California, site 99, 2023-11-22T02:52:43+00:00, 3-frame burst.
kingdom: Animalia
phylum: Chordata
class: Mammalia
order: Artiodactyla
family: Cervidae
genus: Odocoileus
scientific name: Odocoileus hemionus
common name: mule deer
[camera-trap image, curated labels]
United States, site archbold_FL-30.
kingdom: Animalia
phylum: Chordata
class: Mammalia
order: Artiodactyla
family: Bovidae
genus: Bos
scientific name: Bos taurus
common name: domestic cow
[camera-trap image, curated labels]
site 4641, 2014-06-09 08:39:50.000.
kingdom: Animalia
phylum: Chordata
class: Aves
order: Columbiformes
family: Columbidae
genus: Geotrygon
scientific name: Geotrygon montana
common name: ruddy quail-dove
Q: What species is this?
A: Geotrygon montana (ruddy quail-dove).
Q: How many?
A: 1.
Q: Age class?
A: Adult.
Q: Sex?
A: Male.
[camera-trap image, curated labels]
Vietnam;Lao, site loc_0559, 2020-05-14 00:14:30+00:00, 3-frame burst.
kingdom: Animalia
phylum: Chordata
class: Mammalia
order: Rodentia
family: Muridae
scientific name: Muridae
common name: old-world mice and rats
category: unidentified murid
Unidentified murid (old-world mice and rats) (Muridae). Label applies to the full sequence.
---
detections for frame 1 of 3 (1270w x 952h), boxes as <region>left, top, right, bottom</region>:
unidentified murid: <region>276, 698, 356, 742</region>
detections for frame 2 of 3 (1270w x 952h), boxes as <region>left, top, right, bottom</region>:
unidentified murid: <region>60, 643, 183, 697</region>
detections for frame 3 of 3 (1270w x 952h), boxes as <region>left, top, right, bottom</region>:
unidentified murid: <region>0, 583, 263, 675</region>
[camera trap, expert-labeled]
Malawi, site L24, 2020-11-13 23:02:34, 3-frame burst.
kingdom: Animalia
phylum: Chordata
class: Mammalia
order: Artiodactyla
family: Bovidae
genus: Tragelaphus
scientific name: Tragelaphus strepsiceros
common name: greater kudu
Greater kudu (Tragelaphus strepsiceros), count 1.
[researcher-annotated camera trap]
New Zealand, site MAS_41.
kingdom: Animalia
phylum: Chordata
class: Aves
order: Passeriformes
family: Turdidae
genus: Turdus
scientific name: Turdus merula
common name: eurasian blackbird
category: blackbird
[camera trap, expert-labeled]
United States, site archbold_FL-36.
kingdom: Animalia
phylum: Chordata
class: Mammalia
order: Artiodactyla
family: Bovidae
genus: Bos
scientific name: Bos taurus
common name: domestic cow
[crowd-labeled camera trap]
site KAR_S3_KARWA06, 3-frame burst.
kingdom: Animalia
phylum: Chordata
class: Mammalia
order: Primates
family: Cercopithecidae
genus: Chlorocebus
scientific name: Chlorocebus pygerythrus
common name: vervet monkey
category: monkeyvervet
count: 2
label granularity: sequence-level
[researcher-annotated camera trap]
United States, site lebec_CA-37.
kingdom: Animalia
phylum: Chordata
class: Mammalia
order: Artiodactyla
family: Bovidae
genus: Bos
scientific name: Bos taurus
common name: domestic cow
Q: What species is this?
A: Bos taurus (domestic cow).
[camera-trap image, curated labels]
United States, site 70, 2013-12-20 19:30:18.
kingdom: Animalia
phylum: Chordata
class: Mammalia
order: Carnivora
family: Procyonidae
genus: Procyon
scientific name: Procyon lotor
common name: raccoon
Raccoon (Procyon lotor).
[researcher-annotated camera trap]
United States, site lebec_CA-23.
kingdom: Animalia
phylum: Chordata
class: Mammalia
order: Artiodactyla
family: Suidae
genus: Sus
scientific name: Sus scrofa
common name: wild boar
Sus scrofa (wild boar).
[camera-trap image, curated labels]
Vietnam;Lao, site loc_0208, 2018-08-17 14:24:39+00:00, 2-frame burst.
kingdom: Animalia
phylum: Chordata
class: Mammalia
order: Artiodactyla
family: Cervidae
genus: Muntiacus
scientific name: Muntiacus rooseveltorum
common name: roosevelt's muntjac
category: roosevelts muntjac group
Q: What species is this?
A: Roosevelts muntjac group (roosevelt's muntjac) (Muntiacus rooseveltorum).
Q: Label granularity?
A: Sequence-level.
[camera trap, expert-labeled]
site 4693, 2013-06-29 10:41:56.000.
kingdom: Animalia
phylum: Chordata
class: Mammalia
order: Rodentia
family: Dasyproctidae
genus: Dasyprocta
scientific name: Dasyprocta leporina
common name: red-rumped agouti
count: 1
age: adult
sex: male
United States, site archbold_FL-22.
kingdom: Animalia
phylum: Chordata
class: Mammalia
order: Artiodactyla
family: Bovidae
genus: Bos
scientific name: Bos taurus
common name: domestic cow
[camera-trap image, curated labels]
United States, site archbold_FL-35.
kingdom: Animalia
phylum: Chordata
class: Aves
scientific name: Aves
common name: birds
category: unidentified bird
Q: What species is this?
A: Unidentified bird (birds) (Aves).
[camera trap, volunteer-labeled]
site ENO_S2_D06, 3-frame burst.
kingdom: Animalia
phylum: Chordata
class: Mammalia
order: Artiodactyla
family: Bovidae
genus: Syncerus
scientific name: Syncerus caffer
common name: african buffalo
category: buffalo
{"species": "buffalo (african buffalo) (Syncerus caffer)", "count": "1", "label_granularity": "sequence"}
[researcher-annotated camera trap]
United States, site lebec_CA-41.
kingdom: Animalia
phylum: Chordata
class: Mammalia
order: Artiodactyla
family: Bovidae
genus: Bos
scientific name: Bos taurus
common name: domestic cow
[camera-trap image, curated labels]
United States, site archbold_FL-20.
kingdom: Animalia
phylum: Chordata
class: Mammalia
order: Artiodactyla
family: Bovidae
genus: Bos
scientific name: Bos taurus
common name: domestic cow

______________________________

- The task: Note every line in the material with "Vietnam" and copy it.

- The answer:
Vietnam;Lao, site loc_0559, 2020-05-14 00:14:30+00:00, 3-frame burst.
Vietnam;Lao, site loc_0208, 2018-08-17 14:24:39+00:00, 2-frame burst.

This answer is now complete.